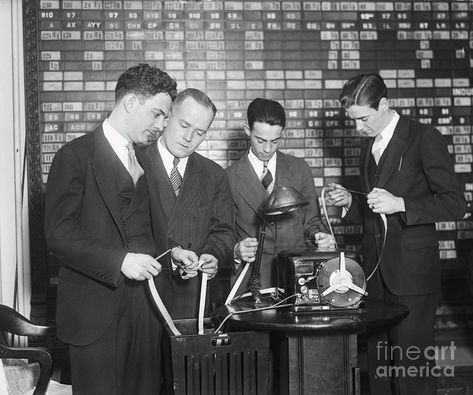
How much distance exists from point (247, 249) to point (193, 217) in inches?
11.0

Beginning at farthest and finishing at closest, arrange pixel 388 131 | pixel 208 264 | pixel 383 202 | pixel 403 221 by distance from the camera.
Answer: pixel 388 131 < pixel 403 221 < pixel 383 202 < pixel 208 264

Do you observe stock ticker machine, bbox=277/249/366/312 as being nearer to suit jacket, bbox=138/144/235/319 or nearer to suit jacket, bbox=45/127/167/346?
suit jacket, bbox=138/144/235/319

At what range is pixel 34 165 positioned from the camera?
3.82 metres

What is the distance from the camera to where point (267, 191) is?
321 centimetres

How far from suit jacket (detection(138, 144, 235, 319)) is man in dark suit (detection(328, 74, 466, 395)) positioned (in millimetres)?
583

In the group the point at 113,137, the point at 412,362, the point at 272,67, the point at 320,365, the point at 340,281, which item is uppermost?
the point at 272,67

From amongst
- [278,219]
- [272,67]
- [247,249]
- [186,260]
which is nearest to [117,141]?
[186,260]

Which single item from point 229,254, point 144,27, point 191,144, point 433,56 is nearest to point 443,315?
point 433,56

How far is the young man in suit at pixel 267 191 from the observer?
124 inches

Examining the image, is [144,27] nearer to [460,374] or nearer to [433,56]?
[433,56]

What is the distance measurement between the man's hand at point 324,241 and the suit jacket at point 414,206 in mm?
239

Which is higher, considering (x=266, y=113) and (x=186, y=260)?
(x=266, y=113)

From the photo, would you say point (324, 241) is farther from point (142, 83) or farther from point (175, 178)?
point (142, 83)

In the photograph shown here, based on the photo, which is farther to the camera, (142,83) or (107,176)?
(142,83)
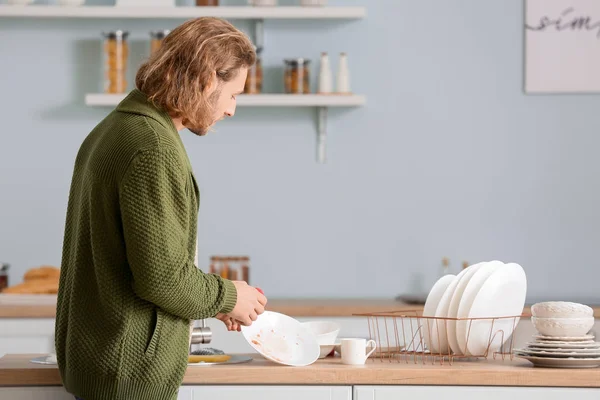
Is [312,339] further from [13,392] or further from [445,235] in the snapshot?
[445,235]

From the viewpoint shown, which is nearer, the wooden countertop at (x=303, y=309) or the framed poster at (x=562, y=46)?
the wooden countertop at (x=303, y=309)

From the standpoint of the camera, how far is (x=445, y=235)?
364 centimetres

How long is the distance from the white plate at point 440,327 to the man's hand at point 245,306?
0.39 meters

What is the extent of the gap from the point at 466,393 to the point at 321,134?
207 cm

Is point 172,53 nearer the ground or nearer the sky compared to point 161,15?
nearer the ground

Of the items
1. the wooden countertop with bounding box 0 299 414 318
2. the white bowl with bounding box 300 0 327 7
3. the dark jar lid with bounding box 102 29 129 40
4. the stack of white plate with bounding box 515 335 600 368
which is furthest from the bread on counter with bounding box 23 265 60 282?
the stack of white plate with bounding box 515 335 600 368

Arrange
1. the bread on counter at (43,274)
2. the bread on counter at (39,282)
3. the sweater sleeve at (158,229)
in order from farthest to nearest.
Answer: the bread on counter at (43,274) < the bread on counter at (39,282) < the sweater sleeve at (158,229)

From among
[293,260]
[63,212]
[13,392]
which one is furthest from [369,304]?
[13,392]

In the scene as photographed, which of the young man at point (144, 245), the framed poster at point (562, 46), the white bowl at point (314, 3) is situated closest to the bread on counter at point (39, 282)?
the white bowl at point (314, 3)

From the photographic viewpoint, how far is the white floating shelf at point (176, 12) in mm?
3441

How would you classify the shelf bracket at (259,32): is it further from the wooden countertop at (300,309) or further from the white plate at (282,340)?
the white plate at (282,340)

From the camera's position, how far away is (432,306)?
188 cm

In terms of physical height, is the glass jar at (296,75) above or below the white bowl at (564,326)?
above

◆ THE EXERCISE
Recast the part of the material above, from the line containing "In terms of" through the last line, as a numbered list, leaving out any blank lines.

◆ THE COMPLETED TASK
1. In terms of physical height, is the glass jar at (296,75) above or below the white bowl at (564,326)?
2. above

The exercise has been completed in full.